Bank Regulation

Wells Fargo Could Face Enforcement Action for Charging Excess Fees

The Office of the Comptroller of the Currency (OCC) warned Wells Fargo in a scathing letter that it is mulling lodging formal enforcement actions against the bank over its auto insurance and mortgage businesses.

According to news from The Wall Street Journal, citing people familiar with the matter, the OCC said in the letter that Wells Fargo harmed customers in both units. It gave the bank until Nov. 24 to respond.

The regulator contends Wells Fargo failed multiple times to fix the problems with its auto insurance and mortgage lending units, as well as its other business lines. While Wells Fargo wouldn’t comment on the letter, it did tell the Wall Street Journal that there is “still work to be done” and that the bank is “dedicated to making things right, fixing the problems and building a better bank.” Wells Fargo said it is making changes across its line of businesses to rebuild the trust of its customers and employees. 
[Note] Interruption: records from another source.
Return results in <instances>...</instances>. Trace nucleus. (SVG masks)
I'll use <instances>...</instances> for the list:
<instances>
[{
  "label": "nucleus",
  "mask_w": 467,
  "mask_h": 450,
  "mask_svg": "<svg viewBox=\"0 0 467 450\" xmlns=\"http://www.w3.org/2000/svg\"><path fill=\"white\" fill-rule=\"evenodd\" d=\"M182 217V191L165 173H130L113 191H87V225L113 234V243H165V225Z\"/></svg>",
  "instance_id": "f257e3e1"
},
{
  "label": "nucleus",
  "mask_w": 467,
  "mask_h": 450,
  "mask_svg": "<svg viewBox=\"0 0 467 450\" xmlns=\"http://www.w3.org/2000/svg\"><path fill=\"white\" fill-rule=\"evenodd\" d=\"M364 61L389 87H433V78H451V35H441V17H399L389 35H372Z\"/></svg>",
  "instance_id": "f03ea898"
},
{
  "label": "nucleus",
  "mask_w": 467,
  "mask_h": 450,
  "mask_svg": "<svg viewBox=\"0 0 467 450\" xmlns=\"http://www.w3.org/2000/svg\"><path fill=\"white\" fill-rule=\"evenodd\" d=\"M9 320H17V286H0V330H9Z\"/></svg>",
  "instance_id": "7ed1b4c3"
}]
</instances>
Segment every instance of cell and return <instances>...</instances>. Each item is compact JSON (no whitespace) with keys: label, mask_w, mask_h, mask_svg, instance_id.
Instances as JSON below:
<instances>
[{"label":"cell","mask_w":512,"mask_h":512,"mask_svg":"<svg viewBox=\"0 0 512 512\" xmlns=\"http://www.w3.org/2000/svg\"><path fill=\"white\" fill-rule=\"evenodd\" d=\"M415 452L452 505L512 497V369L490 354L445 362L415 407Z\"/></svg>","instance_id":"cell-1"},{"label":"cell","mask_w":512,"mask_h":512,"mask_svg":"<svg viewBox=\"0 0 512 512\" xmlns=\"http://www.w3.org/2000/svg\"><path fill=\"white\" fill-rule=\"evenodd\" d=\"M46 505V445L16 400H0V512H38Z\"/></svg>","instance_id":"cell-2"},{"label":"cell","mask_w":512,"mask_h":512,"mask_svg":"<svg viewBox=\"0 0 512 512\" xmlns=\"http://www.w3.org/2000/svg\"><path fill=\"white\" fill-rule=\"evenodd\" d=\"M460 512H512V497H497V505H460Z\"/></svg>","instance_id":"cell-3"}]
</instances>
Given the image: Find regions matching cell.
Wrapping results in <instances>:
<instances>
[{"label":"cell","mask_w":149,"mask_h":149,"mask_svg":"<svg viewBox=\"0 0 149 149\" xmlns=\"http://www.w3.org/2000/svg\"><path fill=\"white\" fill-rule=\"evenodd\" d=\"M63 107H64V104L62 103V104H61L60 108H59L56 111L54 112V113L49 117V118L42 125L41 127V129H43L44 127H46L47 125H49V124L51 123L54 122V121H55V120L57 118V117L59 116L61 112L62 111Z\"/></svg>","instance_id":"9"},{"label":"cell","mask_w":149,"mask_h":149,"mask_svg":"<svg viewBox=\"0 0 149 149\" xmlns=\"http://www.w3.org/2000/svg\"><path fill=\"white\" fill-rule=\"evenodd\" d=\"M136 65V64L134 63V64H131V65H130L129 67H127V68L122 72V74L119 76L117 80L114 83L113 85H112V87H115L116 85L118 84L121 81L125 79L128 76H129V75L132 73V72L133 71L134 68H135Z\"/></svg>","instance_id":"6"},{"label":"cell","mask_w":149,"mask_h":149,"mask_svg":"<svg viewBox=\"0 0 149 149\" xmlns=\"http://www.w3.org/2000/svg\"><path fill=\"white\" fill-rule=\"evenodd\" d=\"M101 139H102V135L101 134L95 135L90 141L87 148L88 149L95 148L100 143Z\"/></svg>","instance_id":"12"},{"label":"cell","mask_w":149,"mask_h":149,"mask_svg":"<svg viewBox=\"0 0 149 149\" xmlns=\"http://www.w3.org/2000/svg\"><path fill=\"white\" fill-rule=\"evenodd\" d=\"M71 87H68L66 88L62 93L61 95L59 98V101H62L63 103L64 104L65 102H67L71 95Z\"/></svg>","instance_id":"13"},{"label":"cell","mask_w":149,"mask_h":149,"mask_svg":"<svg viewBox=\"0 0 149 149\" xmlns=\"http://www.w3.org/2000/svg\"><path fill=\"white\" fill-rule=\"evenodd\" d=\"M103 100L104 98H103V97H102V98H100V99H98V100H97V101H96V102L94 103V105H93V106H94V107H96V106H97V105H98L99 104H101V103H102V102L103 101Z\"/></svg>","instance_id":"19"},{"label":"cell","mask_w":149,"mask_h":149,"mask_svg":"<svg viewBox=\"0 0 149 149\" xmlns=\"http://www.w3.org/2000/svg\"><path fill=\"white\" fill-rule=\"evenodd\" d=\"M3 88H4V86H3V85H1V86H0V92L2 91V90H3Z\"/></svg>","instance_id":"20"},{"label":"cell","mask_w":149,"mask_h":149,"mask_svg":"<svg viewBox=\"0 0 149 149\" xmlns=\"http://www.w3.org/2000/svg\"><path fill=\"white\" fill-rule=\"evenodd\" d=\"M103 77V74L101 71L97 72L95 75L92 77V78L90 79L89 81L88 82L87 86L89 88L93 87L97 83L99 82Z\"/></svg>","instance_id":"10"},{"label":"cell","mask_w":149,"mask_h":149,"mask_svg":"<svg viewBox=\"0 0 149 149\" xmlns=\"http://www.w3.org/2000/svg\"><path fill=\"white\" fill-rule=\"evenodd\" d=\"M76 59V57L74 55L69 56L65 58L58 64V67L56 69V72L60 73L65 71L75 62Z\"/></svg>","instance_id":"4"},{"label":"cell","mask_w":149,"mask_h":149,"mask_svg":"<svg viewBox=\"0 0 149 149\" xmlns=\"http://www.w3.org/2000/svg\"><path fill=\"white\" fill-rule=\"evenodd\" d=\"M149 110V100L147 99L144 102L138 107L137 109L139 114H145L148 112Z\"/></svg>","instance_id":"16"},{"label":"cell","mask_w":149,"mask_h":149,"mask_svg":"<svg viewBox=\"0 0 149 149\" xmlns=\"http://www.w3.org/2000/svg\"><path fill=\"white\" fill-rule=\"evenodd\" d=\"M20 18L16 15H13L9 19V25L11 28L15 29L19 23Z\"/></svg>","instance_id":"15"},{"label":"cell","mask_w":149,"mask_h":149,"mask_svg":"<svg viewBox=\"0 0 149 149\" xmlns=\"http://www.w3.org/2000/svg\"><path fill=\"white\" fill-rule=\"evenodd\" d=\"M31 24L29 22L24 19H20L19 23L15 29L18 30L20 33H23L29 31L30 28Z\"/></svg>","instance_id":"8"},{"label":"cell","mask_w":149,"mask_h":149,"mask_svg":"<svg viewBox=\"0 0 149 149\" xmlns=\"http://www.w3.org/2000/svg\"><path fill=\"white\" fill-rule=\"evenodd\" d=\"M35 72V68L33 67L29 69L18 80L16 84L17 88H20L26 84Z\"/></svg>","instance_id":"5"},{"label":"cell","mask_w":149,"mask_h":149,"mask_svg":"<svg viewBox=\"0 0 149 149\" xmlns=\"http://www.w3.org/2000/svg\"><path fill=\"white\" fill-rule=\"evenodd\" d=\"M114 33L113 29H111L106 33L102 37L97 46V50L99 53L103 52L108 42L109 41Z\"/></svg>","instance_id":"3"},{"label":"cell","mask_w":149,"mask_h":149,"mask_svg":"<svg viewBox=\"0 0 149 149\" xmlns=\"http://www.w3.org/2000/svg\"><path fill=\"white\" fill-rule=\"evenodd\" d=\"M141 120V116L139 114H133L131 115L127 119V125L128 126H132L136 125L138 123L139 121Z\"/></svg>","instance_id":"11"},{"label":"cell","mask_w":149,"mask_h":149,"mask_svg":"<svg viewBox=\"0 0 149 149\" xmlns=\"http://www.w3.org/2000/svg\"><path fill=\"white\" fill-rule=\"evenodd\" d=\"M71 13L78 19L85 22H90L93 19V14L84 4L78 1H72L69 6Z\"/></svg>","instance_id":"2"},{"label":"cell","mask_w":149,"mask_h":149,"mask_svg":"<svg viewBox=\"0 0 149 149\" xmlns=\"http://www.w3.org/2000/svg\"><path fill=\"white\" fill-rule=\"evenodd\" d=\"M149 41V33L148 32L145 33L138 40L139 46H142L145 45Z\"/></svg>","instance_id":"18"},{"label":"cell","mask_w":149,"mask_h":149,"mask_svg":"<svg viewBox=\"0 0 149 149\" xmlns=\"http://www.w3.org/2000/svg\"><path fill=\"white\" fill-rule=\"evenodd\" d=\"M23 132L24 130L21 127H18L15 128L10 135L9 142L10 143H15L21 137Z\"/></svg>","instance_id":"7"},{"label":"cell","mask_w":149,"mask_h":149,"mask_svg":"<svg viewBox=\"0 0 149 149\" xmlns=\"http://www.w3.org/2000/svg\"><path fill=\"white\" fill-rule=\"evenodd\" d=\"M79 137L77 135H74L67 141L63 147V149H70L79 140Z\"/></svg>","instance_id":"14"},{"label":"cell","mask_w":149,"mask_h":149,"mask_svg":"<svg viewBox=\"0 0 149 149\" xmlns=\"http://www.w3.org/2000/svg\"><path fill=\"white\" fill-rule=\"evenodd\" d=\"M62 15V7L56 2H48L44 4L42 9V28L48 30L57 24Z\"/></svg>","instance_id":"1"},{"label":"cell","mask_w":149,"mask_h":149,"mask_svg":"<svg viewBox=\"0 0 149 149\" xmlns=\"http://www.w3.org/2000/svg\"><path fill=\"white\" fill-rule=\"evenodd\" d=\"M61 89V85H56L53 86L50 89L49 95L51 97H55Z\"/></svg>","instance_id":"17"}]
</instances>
The OCC is currently contemplating a cease and desist order, which will likely include steps the board of the bank has to take to correct the issues. The order typically includes a time period in which the company has to make those changes.

The potential move on the part of the OCC reveals that Wells Fargo is still struggling to rebound from its fake account scandal last year. Since then, the bank has faced claims it charged people for auto loans they didn’t need or want.

In the summerreports in The New York Times indicated officials in the mortgage lending unit were making unauthorized changes to home loans held by customers in bankruptcy. A class action lawsuit for the alleged victims of the loan modifications contends that consumers were surprised to find out their monthly home loan payments had gone down — which they didn’t mind — and to learn that the terms of their loans had been extended greatly to make those lower payments possible (which they did mind). Decades longer on a loan term mean greater interest payments to the bank.

Those types of major insurance changes for a consumer in bankruptcy are subject to approval by a bankruptcy court judge, but Wells Fargo seems to have decided to skip that step and just put the changes through without alerting any involved party, according to filings in the ongoing class action lawsuit.